# FREE: Life in cold blood poster



## kinsey (Jan 19, 2008)

Free poster showing 14 British Reptiles

BBC/OU Open2.net - Life in Cold Blood - Free poster and magazine


----------



## Synergy (Dec 5, 2007)

08-Feb-2008 15:54:26 *Thank you for your request.*
You have requested the following:

Life in Cold Blood
Spring Ozone Magazine


----------



## Reptilerescueden (Jan 2, 2006)

Hubby ordered mine last week


----------



## Diablo (May 25, 2007)

Mine arrived this morning


----------



## trese (Oct 2, 2006)

i ordered mine yesterday, it froze when i tried the other day lol


----------



## Mikey_C (Oct 19, 2007)

Ahhh.... That'll be what the Open University package is that arrived this morning for Hayley!
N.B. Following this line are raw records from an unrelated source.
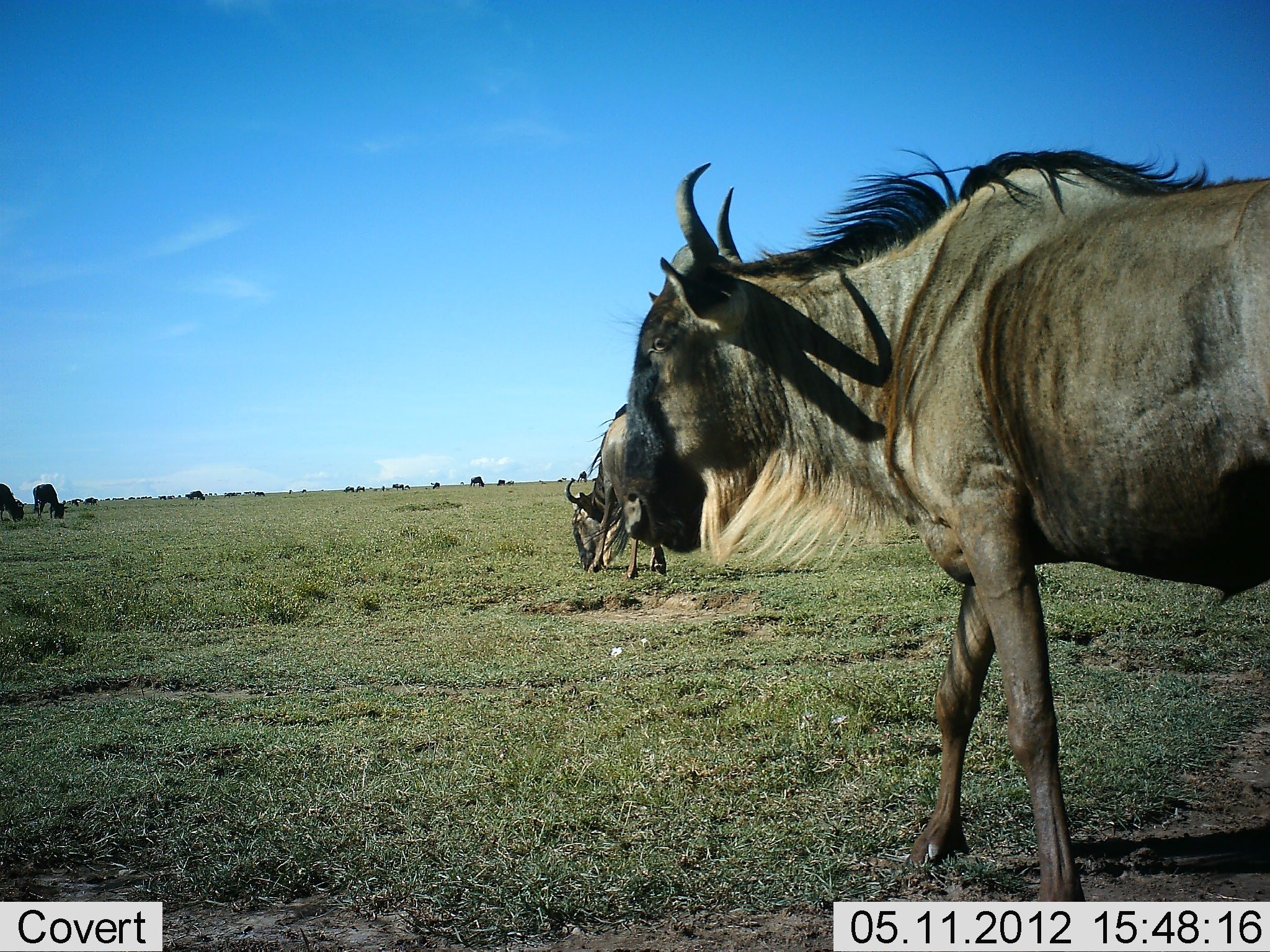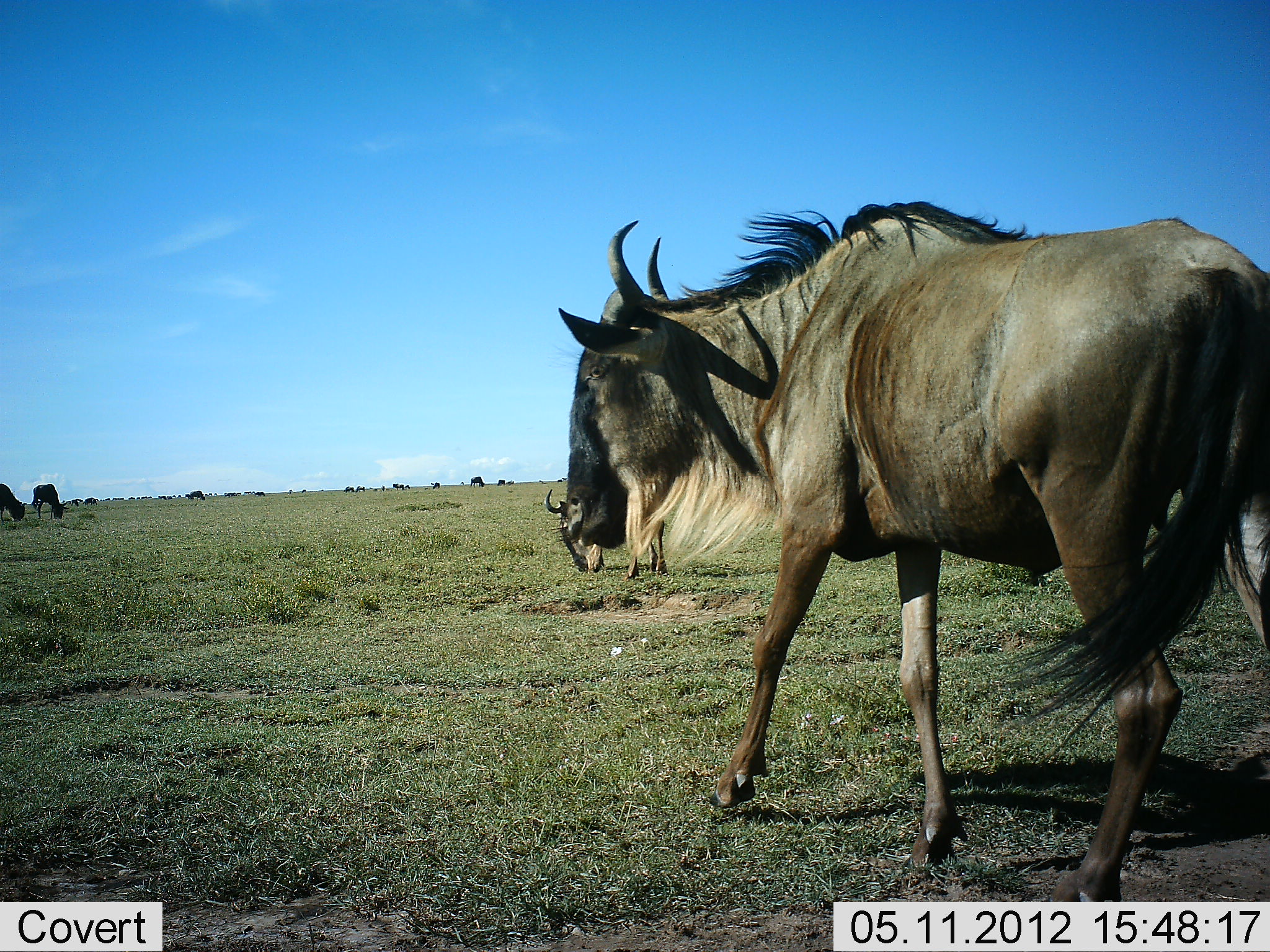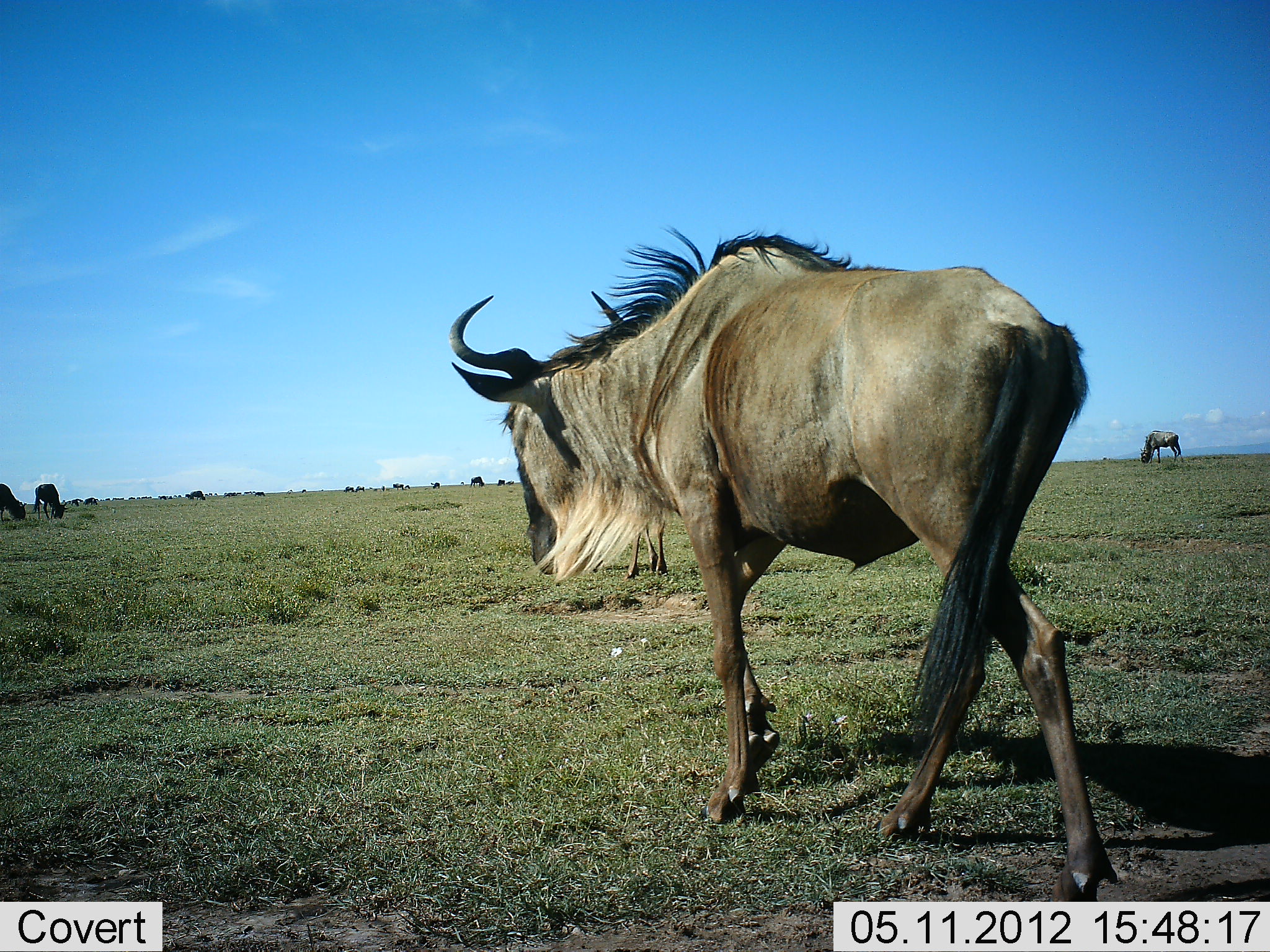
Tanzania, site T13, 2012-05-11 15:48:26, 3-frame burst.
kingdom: Animalia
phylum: Chordata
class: Mammalia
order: Artiodactyla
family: Bovidae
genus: Connochaetes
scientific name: Connochaetes taurinus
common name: blue wildebeest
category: wildebeest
Wildebeest (blue wildebeest) (Connochaetes taurinus), count 5. Behavior (volunteer vote fractions): standing 20%, resting 0%, moving 100%, interacting 0%. Young present (vote fraction): 0%. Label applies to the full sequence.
I thought it might be something to do with her uni course!!


----------



## Diablo (May 25, 2007)

Mikey_C said:


> Ahhh.... That'll be what the Open University package is that arrived this morning for Hayley!
> 
> I thought it might be something to do with her uni course!!


Yeah there is a OU in there.


----------



## the-tick (Nov 27, 2006)

got mine today YAY


----------



## ANT (Nov 11, 2007)

same, i too got mine today!


----------



## Uncle Les (Dec 29, 2007)

I am still waiting :whistling2:


----------



## Graham (Jan 27, 2007)

I ordered mine on Monday straight after the broadcast, I guess it'll arrive soon.


----------



## grannykins (Oct 9, 2006)

Just ordered.


----------



## Jade01 (Feb 21, 2007)

ordered mine on monday, still waiting but then agen i only ordered it on monday lol!


----------



## Guest (Feb 9, 2008)

Thank you !


----------



## AshMashMash (Oct 28, 2007)

Mine came today, its wicked!


----------



## Andy b 1 (May 14, 2007)

ordered mine


----------